- _Cosa si chiede_
Cita per intero, parola per parola, il testo sulle esclusioni di Danimarca, Irlanda e Regno Unito.

======== Estratto della pagina

La Danimarca, l’Irlanda e il Regno Unito sono altresì esclusi dall’adozione delle misure proposte in materia di politiche riguardanti i controlli alle frontiere, l’asilo e l’immigrazione; di Cooperazione giudiziaria in materia civile; di Cooperazione giudiziaria e di polizia in materia penale; e di trattamento dei dati personali nell’esercizio di attività rientranti nel campo della cooperazione giudiziaria penale e della cooperazione di polizia (art. 16 del Trattato FUE). Gli artt. 3 e 4 del Protocollo n. 21 stabiliscono tuttavia, anche in queste circostanze, che Irlanda e Regno Unito possano notificare per iscritto al Consiglio, entro tre mesi dalla presentazione di una proposta o di un’iniziativa, la propria opinione favorevole e che in qualsiasi momento dopo l’adozione da parte del Consiglio di una misura a norma della Terza parte, Titolo V del Trattato FUE, essi possano esprimerne l’accettazione. Analogamente dispone, per la Danimarca, l’art. 4 del Protocollo n. 22 in riferimento a proposte o iniziative volte a sviluppare l’acquis di Schengen, potendo il suddetto Stato, entro sei mesi dall’adozione della misura specifica, rendere noto se ritiene di recepire detta misura nel suo diritto interno e di dare perciò vita a un obbligo di diritto internazionale con gli Stati membri ad essa soggetti. L’art. 8 del Protocollo n. 21 e l’art. 7 del Protocollo n. 22 ammettono inoltre che, rispettivamente, Irlanda e Danimarca possano decidere di non essere più vincolate (in toto o in parte) dai Protocolli in parola e di tornare ad applicare le norme ordinarie dei Trattati. Fermo restando l’art. 7 menzionato, la Danimarca può oltretutto, ai sensi dell’art. 8 del Protocollo n. 22, scegliere di sostituire il contenuto degli artt. 1-4 dello stesso Protocollo n. 22 con altre disposizioni allegate a quest’ultimo (artt. 1-9) e rendere così tutto l’acquis di Schengen vincolante per sé in quanto diritto dell’Unione e non più in quanto obbligo internazionale.

================
======== Righe fornite

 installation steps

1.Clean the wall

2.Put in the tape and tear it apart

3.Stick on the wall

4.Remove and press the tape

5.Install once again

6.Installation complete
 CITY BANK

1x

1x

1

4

================
======== Righe fornite

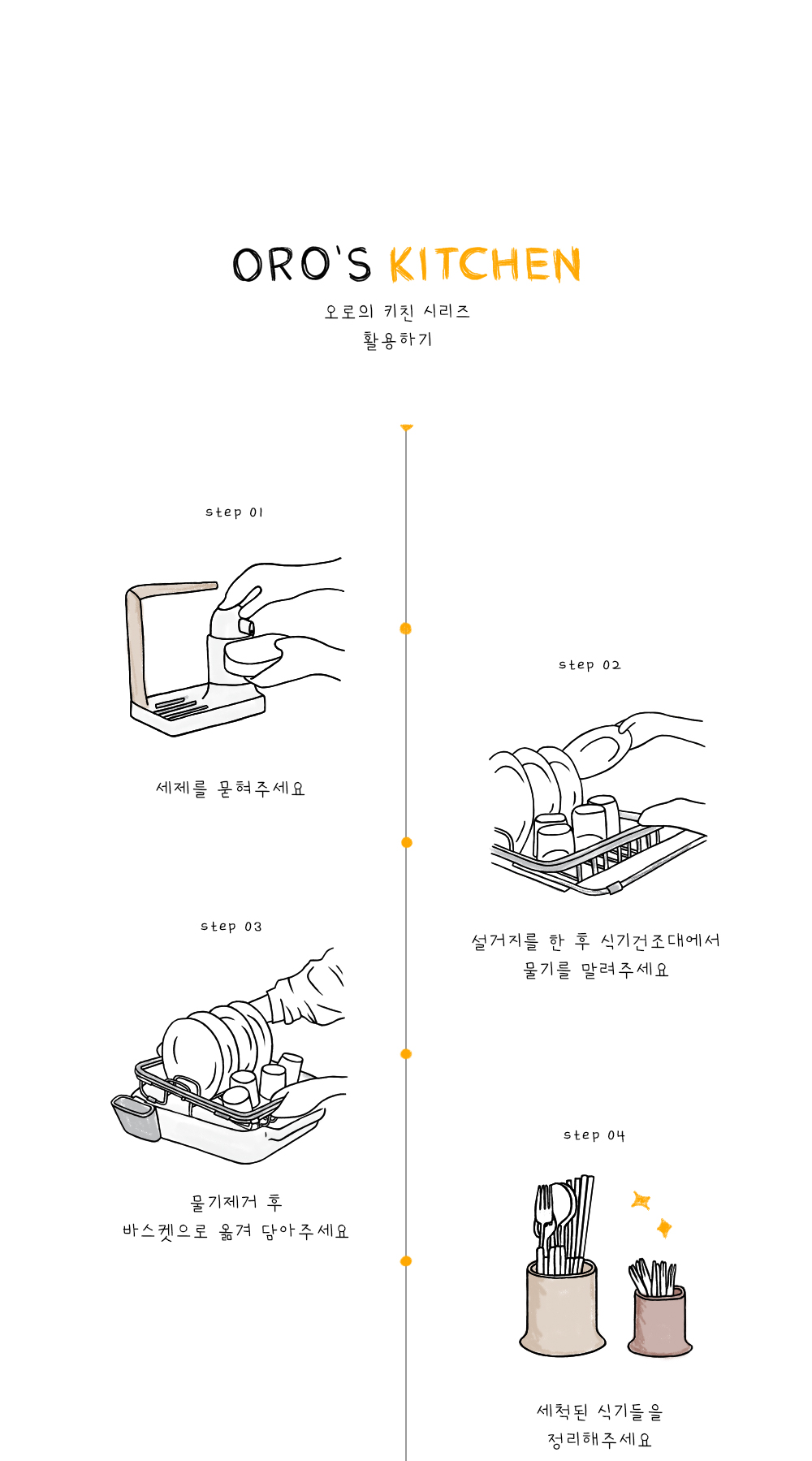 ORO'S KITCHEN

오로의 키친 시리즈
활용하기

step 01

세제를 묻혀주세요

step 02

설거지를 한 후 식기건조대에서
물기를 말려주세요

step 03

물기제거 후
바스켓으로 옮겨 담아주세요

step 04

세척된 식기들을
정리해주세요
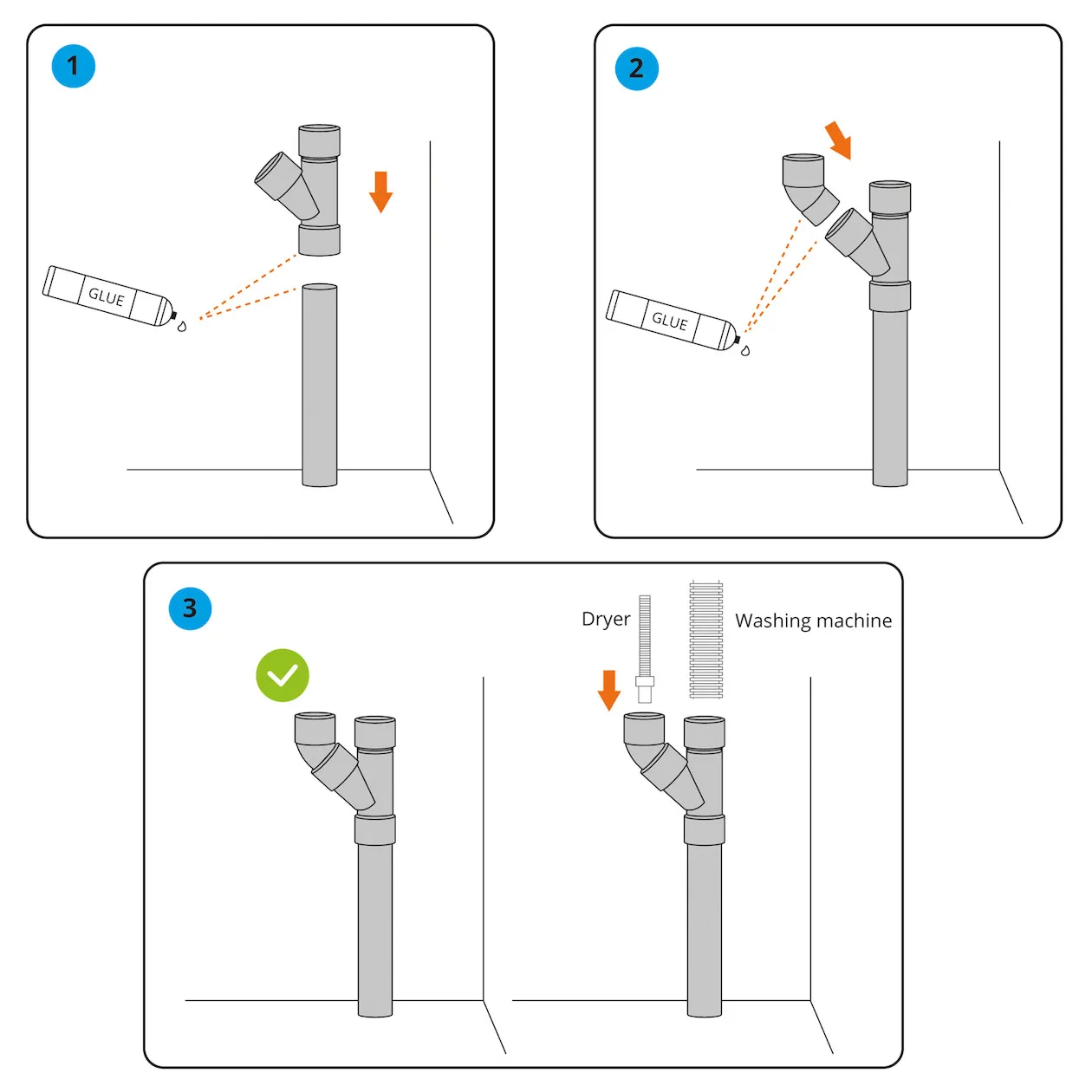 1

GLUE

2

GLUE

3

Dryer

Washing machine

================

- _Risultato dell'esercizio_
La Danimarca, l’Irlanda e il Regno Unito sono altresì esclusi dall’adozione delle misure proposte in materia di politiche riguardanti i controlli alle frontiere, l’asilo e l’immigrazione; di Cooperazione giudiziaria in materia civile; di Cooperazione giudiziaria e di polizia in materia penale; e di trattamento dei dati personali nell’esercizio di attività rientranti nel campo della cooperazione giudiziaria penale e della cooperazione di polizia (art. 16 del Trattato FUE). Gli artt. 3 e 4 del Protocollo n. 21 stabiliscono tuttavia, anche in queste circostanze, che Irlanda e Regno Unito possano notificare per iscritto al Consiglio, entro tre mesi dalla presentazione di una proposta o di un’iniziativa, la propria opinione favorevole e che in qualsiasi momento dopo l’adozione da parte del Consiglio di una misura a norma della Terza parte, Titolo V del Trattato FUE, essi possano esprimerne l’accettazione. Analogamente dispone, per la Danimarca, l’art. 4 del Protocollo n. 22 in riferimento a proposte o iniziative volte a sviluppare l’acquis di Schengen, potendo il suddetto Stato, entro sei mesi dall’adozione della misura specifica, rendere noto se ritiene di recepire detta misura nel suo diritto interno e di dare perciò vita a un obbligo di diritto internazionale con gli Stati membri ad essa soggetti. L’art. 8 del Protocollo n. 21 e l’art. 7 del Protocollo n. 22 ammettono inoltre che, rispettivamente, Irlanda e Danimarca possano decidere di non essere più vincolate (in toto o in parte) dai Protocolli in parola e di tornare ad applicare le norme ordinarie dei Trattati. Fermo restando l’art. 7 menzionato, la Danimarca può oltretutto, ai sensi dell’art. 8 del Protocollo n. 22, scegliere di sostituire il contenuto degli artt. 1-4 dello stesso Protocollo n. 22 con altre disposizioni allegate a quest’ultimo (artt. 1-9) e rendere così tutto l’acquis di Schengen vincolante per sé in quanto diritto dell’Unione e non più in quanto obbligo internazionale.